Strikers’ children were hoisted through the windows to visit their fathers.
     Labor history and writing classes were organized.
     Charlie Chaplin donated his film “Modern Times” for workers’ viewing.
     A “Living Newspaper” was established for workers to act out the events of the day.
     Women workers and strikers’ wives constituted Brigades armed with 2x4clubs to guard the plant from the outside against police attacks and potential assault by the National Guard.       
‘We have only one life’  
   To capture Chevy Plant No. 4 (which assembled 1,000,000 Chevrolets a year), workers planned brilliant military maneuvers, where they feint attacks on two other Chevy Plant’s (Plant’s No. 9  No. 6), drawing company guards scrambling there, which left Chevy Plant No.4 unprotected, and free to capture by strikers. Soon after the 14,000 workers from the newly seized plant joined the sit-down. After the victorious takeover it was not long before the National Guard surrounded the plants, and waged war on workers attacking  them with tear gas. Amid the chaos and blinding clouds of tear gas one worker, a UAW leader, named Joe Sayen addressed a crowd of equally courageous workers:
We want the whole world to understand what we are fighting for. We are fighting for freedom and life and liberty...What if we should be defeated? What if we should be killed? We have only one life.That’s all we can lose and we might as well die like heroes than like slaves.

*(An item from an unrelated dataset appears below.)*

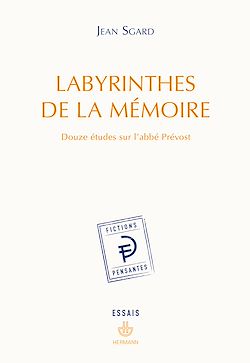 Télécharger le livre :  Labyrinthes de la mémoire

The effect on the working class
Nevertheless the workers fightback proved too costly for the bosses. After a decisive battle, GM–fearing destruction of its machinery– surrendered, especially when 40,000 workers from four nearby states marched into Flint and surrounded the struck plants, ready to defend the sit-downers. This inspiring feat which was once deemed “impossible” by the leader of GM’s security thugs (a Hitler-sympathizer), shook the bosses, and their goons to the core.

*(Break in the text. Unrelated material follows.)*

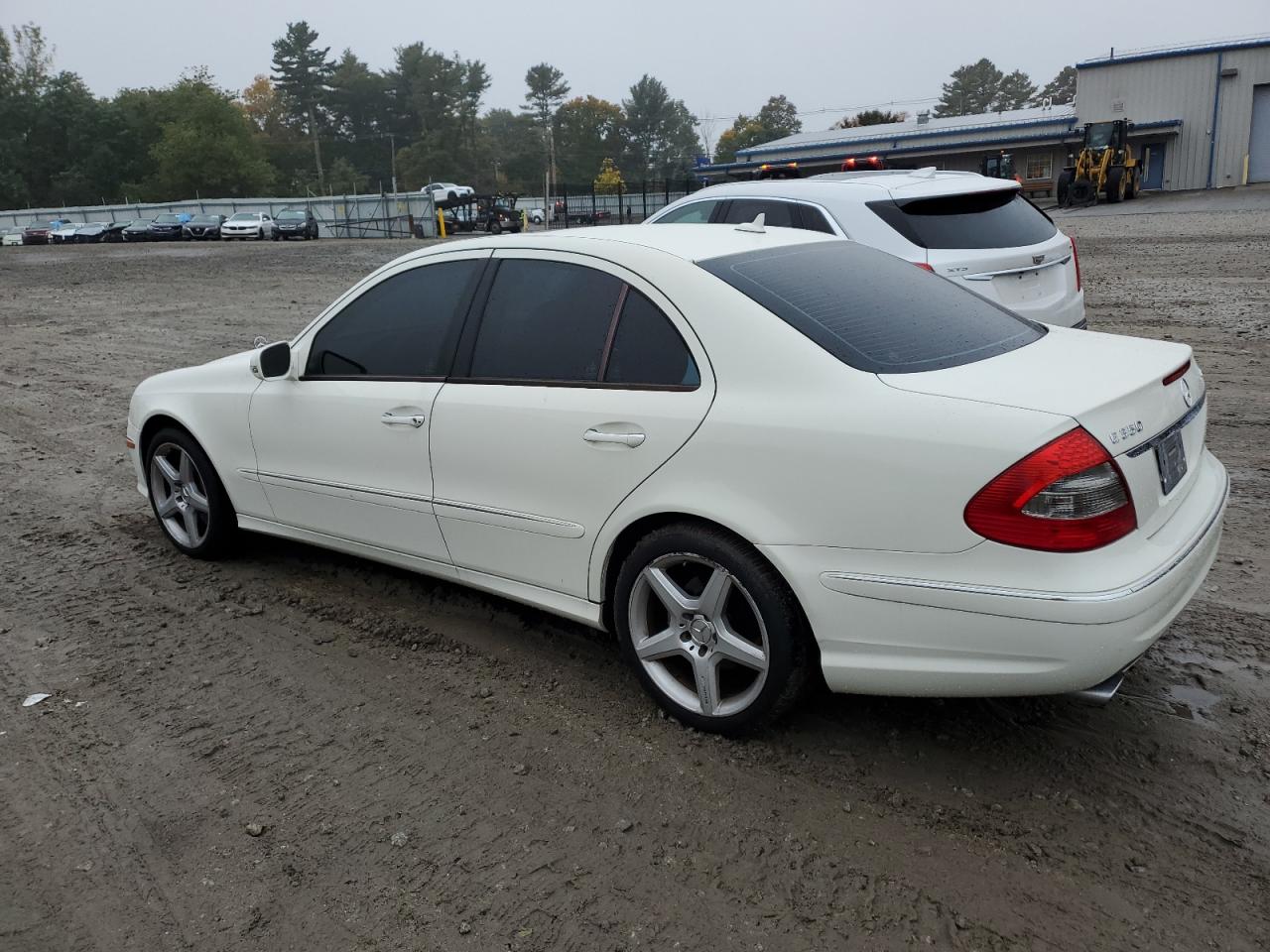 2009 Mercedes-Benz E-klasse - Image 2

Despite the bosses railings and weak attempts to undermine worker’s power. The workers won union recognition for the CIO’s United Auto Workers, for the 40-hour work week (which led to weekends off for tens of millions of U.S. workers), overtime pay and a slowing-down of the assembly-line speed-up. In its wake the strike had an electrifying effect on the working class. In less than two weeks, 30,000 workers staged sit-in’s  in a variety of industries. U.S. Steel, the world’s largest steelmaker, and General Electric saw the handwriting on the wall and signed up with CIO unions — without a strike. Women in the million-dollar Woolworth chain were sitting in. Within the next four years, five million industrial workers had joined the CIO. Industrial unions were born.
   The role of communists
Communists in the Communist Party  U.S.A played a fundamental role. As historians noted, “Had it not been for the Communists, there is serious doubt that the forces of industrial unionism would have lived through this period.” However, the CP failed to link this huge reform struggle to the need to win workers to the real solution: revolution. It did not expose the relationship of state power to the ruling class and fostered illusions about government being some “neutral” institution in the battle between classes. It did not explain the class nature of the law. The CP essentially backed Roosevelt in the 1936 presidential election, even though it ran its own candidate.

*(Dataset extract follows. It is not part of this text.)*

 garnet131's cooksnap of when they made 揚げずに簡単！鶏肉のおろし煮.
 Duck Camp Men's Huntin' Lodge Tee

   While trade unions are a defensive weapon for workers. Historically, any reforms workers win are eventually taken away by the rulers’ state power and government control.Capitalism is a worldwide phenomenon. Reform victories like these are undercut by capitalists moving their plants to low-wage areas. Today GM produces more cars in China than in the U.S., not to mention the U.S. auto industry’s presence in South Africa, Vietnam and Eastern Europe.
The only answer to this contradiction is overthrowing capitalism — along with its government — a profit system which always exploits workers wherever it can, pitting one group against another.As one striker remarked as he left the Flint plant, “The first victory is ours. But the war is not over.”